■ What is expected
Reproduce each entry exactly as written.

◇ ◇ ◇ ◇

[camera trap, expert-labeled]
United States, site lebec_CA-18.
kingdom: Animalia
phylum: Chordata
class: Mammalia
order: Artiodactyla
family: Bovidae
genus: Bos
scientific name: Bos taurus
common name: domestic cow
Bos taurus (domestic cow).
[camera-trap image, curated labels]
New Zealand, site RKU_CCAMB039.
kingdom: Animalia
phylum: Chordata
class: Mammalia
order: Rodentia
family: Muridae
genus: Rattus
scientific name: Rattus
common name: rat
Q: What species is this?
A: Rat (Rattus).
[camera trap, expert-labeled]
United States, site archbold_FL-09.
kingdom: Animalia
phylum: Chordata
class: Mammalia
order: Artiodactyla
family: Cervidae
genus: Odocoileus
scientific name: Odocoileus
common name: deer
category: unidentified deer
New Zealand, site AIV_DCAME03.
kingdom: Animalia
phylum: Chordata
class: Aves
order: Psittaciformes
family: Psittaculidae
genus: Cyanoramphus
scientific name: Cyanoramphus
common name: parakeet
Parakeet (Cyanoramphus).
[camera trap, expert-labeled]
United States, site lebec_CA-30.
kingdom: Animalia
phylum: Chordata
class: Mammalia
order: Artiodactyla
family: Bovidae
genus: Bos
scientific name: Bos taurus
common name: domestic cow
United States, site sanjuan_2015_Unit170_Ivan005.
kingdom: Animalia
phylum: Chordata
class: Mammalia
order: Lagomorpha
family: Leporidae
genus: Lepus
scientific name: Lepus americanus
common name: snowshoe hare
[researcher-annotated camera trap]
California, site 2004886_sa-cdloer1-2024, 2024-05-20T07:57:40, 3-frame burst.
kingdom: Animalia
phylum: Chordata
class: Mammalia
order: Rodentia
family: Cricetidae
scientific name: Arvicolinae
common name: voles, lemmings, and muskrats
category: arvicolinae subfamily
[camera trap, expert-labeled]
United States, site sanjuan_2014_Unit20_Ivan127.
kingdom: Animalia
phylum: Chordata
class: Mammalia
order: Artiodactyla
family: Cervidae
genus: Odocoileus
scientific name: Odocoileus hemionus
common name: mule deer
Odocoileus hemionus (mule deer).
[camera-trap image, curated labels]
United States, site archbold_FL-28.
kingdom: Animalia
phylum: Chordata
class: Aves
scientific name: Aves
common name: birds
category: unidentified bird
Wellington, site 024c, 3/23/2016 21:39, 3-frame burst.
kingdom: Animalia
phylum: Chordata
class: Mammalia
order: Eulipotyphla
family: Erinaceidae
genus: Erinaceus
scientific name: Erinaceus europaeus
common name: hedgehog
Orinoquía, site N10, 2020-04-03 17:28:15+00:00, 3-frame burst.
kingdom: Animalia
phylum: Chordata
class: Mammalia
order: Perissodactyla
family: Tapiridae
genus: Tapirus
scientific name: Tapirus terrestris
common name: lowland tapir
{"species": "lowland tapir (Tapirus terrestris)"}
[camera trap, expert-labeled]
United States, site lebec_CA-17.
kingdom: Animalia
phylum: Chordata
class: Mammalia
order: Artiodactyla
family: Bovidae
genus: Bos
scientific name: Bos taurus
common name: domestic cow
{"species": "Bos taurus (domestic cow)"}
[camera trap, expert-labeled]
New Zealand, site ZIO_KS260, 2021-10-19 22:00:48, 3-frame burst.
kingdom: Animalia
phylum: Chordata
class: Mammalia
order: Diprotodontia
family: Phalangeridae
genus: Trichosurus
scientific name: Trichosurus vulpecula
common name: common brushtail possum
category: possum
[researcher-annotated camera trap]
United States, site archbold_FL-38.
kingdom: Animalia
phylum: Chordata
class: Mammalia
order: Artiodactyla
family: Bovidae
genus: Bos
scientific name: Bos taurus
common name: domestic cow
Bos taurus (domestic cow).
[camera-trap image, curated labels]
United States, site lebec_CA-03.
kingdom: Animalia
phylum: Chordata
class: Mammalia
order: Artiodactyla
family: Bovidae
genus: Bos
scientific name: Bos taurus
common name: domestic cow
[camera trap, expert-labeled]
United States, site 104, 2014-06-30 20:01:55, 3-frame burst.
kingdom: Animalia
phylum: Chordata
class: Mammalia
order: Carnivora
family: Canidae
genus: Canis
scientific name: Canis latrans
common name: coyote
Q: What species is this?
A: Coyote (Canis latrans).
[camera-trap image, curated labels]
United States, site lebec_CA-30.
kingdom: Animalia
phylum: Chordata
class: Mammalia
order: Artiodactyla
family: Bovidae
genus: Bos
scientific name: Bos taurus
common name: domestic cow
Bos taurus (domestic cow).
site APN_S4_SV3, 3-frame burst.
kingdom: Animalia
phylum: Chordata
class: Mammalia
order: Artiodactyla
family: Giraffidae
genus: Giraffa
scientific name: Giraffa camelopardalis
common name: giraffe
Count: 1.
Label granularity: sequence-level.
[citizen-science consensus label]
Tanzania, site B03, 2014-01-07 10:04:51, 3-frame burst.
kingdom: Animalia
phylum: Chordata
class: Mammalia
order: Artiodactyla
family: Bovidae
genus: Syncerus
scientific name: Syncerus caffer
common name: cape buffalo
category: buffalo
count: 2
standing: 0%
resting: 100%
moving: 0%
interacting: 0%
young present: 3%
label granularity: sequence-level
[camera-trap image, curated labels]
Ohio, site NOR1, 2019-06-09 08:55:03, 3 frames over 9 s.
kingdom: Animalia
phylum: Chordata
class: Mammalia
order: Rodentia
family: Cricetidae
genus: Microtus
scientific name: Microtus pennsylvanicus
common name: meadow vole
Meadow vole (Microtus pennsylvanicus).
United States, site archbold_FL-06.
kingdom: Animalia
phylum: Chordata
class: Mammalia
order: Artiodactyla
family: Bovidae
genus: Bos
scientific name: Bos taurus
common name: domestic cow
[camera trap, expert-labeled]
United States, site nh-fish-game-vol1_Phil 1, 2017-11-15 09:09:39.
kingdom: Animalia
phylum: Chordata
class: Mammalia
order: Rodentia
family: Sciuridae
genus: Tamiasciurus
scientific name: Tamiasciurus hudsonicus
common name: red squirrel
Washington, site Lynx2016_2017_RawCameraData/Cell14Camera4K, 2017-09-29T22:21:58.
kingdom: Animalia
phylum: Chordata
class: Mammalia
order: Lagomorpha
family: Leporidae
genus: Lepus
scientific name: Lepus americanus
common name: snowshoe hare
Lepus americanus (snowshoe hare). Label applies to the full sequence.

◇ ◇ ◇ ◇

■ Response
[camera trap, expert-labeled]
United States, site lebec_CA-18.
kingdom: Animalia
phylum: Chordata
class: Mammalia
order: Artiodactyla
family: Bovidae
genus: Bos
scientific name: Bos taurus
common name: domestic cow
Bos taurus (domestic cow).
[camera-trap image, curated labels]
New Zealand, site RKU_CCAMB039.
kingdom: Animalia
phylum: Chordata
class: Mammalia
order: Rodentia
family: Muridae
genus: Rattus
scientific name: Rattus
common name: rat
Q: What species is this?
A: Rat (Rattus).
[camera trap, expert-labeled]
United States, site archbold_FL-09.
kingdom: Animalia
phylum: Chordata
class: Mammalia
order: Artiodactyla
family: Cervidae
genus: Odocoileus
scientific name: Odocoileus
common name: deer
category: unidentified deer
New Zealand, site AIV_DCAME03.
kingdom: Animalia
phylum: Chordata
class: Aves
order: Psittaciformes
family: Psittaculidae
genus: Cyanoramphus
scientific name: Cyanoramphus
common name: parakeet
Parakeet (Cyanoramphus).
[camera trap, expert-labeled]
United States, site lebec_CA-30.
kingdom: Animalia
phylum: Chordata
class: Mammalia
order: Artiodactyla
family: Bovidae
genus: Bos
scientific name: Bos taurus
common name: domestic cow
United States, site sanjuan_2015_Unit170_Ivan005.
kingdom: Animalia
phylum: Chordata
class: Mammalia
order: Lagomorpha
family: Leporidae
genus: Lepus
scientific name: Lepus americanus
common name: snowshoe hare
[researcher-annotated camera trap]
California, site 2004886_sa-cdloer1-2024, 2024-05-20T07:57:40, 3-frame burst.
kingdom: Animalia
phylum: Chordata
class: Mammalia
order: Rodentia
family: Cricetidae
scientific name: Arvicolinae
common name: voles, lemmings, and muskrats
category: arvicolinae subfamily
[camera trap, expert-labeled]
United States, site sanjuan_2014_Unit20_Ivan127.
kingdom: Animalia
phylum: Chordata
class: Mammalia
order: Artiodactyla
family: Cervidae
genus: Odocoileus
scientific name: Odocoileus hemionus
common name: mule deer
Odocoileus hemionus (mule deer).
[camera-trap image, curated labels]
United States, site archbold_FL-28.
kingdom: Animalia
phylum: Chordata
class: Aves
scientific name: Aves
common name: birds
category: unidentified bird
Wellington, site 024c, 3/23/2016 21:39, 3-frame burst.
kingdom: Animalia
phylum: Chordata
class: Mammalia
order: Eulipotyphla
family: Erinaceidae
genus: Erinaceus
scientific name: Erinaceus europaeus
common name: hedgehog
Orinoquía, site N10, 2020-04-03 17:28:15+00:00, 3-frame burst.
kingdom: Animalia
phylum: Chordata
class: Mammalia
order: Perissodactyla
family: Tapiridae
genus: Tapirus
scientific name: Tapirus terrestris
common name: lowland tapir
{"species": "lowland tapir (Tapirus terrestris)"}
[camera trap, expert-labeled]
United States, site lebec_CA-17.
kingdom: Animalia
phylum: Chordata
class: Mammalia
order: Artiodactyla
family: Bovidae
genus: Bos
scientific name: Bos taurus
common name: domestic cow
{"species": "Bos taurus (domestic cow)"}
[camera trap, expert-labeled]
New Zealand, site ZIO_KS260, 2021-10-19 22:00:48, 3-frame burst.
kingdom: Animalia
phylum: Chordata
class: Mammalia
order: Diprotodontia
family: Phalangeridae
genus: Trichosurus
scientific name: Trichosurus vulpecula
common name: common brushtail possum
category: possum
[researcher-annotated camera trap]
United States, site archbold_FL-38.
kingdom: Animalia
phylum: Chordata
class: Mammalia
order: Artiodactyla
family: Bovidae
genus: Bos
scientific name: Bos taurus
common name: domestic cow
Bos taurus (domestic cow).
[camera-trap image, curated labels]
United States, site lebec_CA-03.
kingdom: Animalia
phylum: Chordata
class: Mammalia
order: Artiodactyla
family: Bovidae
genus: Bos
scientific name: Bos taurus
common name: domestic cow
[camera trap, expert-labeled]
United States, site 104, 2014-06-30 20:01:55, 3-frame burst.
kingdom: Animalia
phylum: Chordata
class: Mammalia
order: Carnivora
family: Canidae
genus: Canis
scientific name: Canis latrans
common name: coyote
Q: What species is this?
A: Coyote (Canis latrans).
[camera-trap image, curated labels]
United States, site lebec_CA-30.
kingdom: Animalia
phylum: Chordata
class: Mammalia
order: Artiodactyla
family: Bovidae
genus: Bos
scientific name: Bos taurus
common name: domestic cow
Bos taurus (domestic cow).
site APN_S4_SV3, 3-frame burst.
kingdom: Animalia
phylum: Chordata
class: Mammalia
order: Artiodactyla
family: Giraffidae
genus: Giraffa
scientific name: Giraffa camelopardalis
common name: giraffe
Count: 1.
Label granularity: sequence-level.
[citizen-science consensus label]
Tanzania, site B03, 2014-01-07 10:04:51, 3-frame burst.
kingdom: Animalia
phylum: Chordata
class: Mammalia
order: Artiodactyla
family: Bovidae
genus: Syncerus
scientific name: Syncerus caffer
common name: cape buffalo
category: buffalo
count: 2
standing: 0%
resting: 100%
moving: 0%
interacting: 0%
young present: 3%
label granularity: sequence-level
[camera-trap image, curated labels]
Ohio, site NOR1, 2019-06-09 08:55:03, 3 frames over 9 s.
kingdom: Animalia
phylum: Chordata
class: Mammalia
order: Rodentia
family: Cricetidae
genus: Microtus
scientific name: Microtus pennsylvanicus
common name: meadow vole
Meadow vole (Microtus pennsylvanicus).
United States, site archbold_FL-06.
kingdom: Animalia
phylum: Chordata
class: Mammalia
order: Artiodactyla
family: Bovidae
genus: Bos
scientific name: Bos taurus
common name: domestic cow
[camera trap, expert-labeled]
United States, site nh-fish-game-vol1_Phil 1, 2017-11-15 09:09:39.
kingdom: Animalia
phylum: Chordata
class: Mammalia
order: Rodentia
family: Sciuridae
genus: Tamiasciurus
scientific name: Tamiasciurus hudsonicus
common name: red squirrel
Washington, site Lynx2016_2017_RawCameraData/Cell14Camera4K, 2017-09-29T22:21:58.
kingdom: Animalia
phylum: Chordata
class: Mammalia
order: Lagomorpha
family: Leporidae
genus: Lepus
scientific name: Lepus americanus
common name: snowshoe hare
Lepus americanus (snowshoe hare). Label applies to the full sequence.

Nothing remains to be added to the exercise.